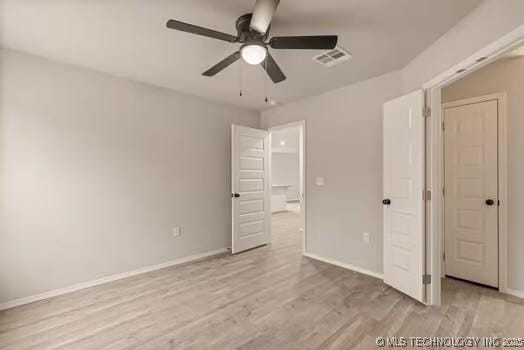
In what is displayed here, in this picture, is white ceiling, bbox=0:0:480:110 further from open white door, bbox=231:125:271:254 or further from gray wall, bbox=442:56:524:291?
open white door, bbox=231:125:271:254

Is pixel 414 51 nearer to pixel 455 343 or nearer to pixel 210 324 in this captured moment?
pixel 455 343

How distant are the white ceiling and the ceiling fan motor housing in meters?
0.06

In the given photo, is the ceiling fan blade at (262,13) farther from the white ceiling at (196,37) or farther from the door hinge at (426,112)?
the door hinge at (426,112)

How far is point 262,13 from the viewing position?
1521mm

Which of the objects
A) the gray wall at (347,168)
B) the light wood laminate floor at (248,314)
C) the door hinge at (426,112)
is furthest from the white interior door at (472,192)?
the door hinge at (426,112)

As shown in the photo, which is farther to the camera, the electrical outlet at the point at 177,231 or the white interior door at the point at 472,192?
the electrical outlet at the point at 177,231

What needs to be done ->
Recast everything from the line containing "How distant are" through the end of the rows as a Markdown table with the columns Number and Line text, one line per table row, skipping blank lines.

Task output ->
| Number | Line text |
|---|---|
| 1 | How distant are the white ceiling and the ceiling fan motor housing in meters? |
| 2 | 0.06 |
| 3 | In the given photo, is the ceiling fan blade at (262,13) farther from the white ceiling at (196,37) or farther from the door hinge at (426,112)? |
| 4 | the door hinge at (426,112) |
| 5 | How far is point 262,13 from the viewing position? |
| 6 | 1521mm |
| 7 | Which of the objects |
| 8 | A) the gray wall at (347,168) |
| 9 | B) the light wood laminate floor at (248,314) |
| 10 | C) the door hinge at (426,112) |
| 11 | is furthest from the white interior door at (472,192)? |
| 12 | the door hinge at (426,112) |
| 13 | As shown in the photo, which is farther to the camera, the electrical outlet at the point at 177,231 or the white interior door at the point at 472,192? |
| 14 | the electrical outlet at the point at 177,231 |